The best content is targeted to the ne eds and interests of the individual. Asking what people are interested in and confirming that by observing behavior are the keys to personalization. For Kintera’s Kostello, the strategy is to send an email and “watch behavior online — where users click on and where they go, as well as what they give.”
Convio founder and chief strategy officer Vinay Bhagat cautioned about alienating donors with “too much communication in their inbox and to realize that it’s about adding value.”
Adjusting your organization’s web site to meet the interests and preferences of individual users is another way to increase personalization. The trend is to show the user pages and content based on preferences stored in the database. In addition, once constituent are logged in, there are options to create a self-service environment where they can update name and address information, renew memberships, register for events, and accept gifts.
Developing a strategy
Integrating online and offline data can produce economies of scale and deepen the relationship between constituents and a nonprofit. Unfortunately, moving to an integrated environment doesn’t guarantee success — or a positive return on investment. Organizations with strong independent online and offline programs are the best candidates for integration.

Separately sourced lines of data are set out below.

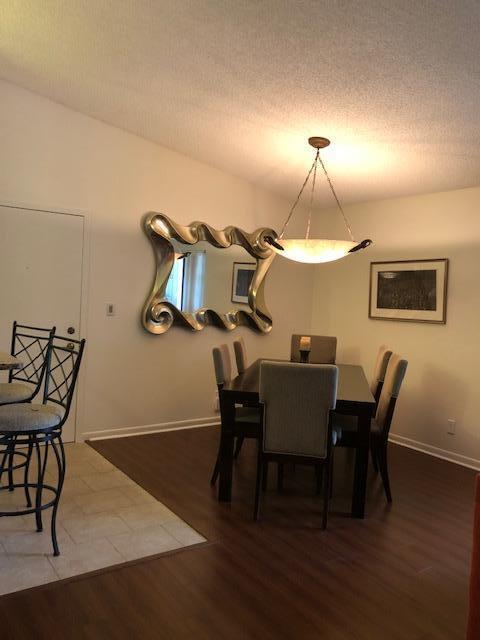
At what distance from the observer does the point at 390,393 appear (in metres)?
3.33

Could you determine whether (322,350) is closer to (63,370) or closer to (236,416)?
(236,416)

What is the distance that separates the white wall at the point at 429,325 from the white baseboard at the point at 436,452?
0.6 inches

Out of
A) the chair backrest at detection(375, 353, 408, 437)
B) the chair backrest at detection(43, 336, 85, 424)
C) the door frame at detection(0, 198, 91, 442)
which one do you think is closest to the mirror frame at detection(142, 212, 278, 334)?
the door frame at detection(0, 198, 91, 442)

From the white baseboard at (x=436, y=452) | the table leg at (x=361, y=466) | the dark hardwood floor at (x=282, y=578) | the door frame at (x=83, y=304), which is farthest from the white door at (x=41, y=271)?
the white baseboard at (x=436, y=452)

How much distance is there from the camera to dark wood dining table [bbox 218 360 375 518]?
3049 millimetres

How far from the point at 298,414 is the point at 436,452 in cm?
218

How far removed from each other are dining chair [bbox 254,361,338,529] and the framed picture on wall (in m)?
2.10

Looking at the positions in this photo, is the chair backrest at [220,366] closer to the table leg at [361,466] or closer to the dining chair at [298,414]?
the dining chair at [298,414]

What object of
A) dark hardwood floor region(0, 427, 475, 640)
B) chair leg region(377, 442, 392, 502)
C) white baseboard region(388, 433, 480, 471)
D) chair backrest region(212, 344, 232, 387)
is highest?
chair backrest region(212, 344, 232, 387)

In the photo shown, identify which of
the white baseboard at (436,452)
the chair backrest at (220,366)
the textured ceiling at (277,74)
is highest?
the textured ceiling at (277,74)

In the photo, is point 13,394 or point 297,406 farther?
point 297,406

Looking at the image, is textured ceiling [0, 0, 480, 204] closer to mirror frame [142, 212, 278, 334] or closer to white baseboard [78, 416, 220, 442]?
mirror frame [142, 212, 278, 334]

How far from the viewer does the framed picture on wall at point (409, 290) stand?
14.8 ft

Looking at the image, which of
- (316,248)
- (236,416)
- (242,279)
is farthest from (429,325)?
(236,416)
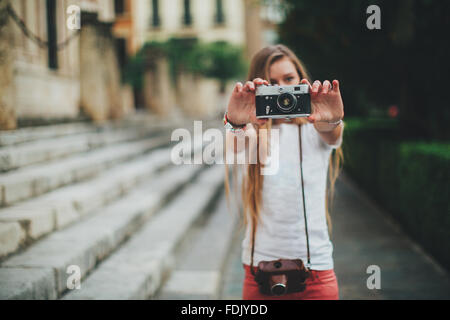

The resources required include a financial commitment, often starting at $1,000 per month and going up based on additional features. The most important resource is the commitment to content and integration of communications channels.
Vendor options abound: commercial providers such as Convio, GetActive, Kintera, and others have developed sophisticated tools that can manage constituent data online and integrate with offline data.
Blackbaud has taken a slightly different tack by creating an online component to its existing Raiser’s Edge product. There are even nonprofit organizations such as Groundspring.org that are providing tools to help the sector use online fundraising and advocacy tools more effectively.
Developing a strategy hinges on your organizations ability to benefit from more comprehensive information about constituent’s interests and to utilize that information to get the right message to them in the right channel and when they’re most likely to respond.
Tim Mills-Groninger is associate director of the IT Resource Center in Chicago.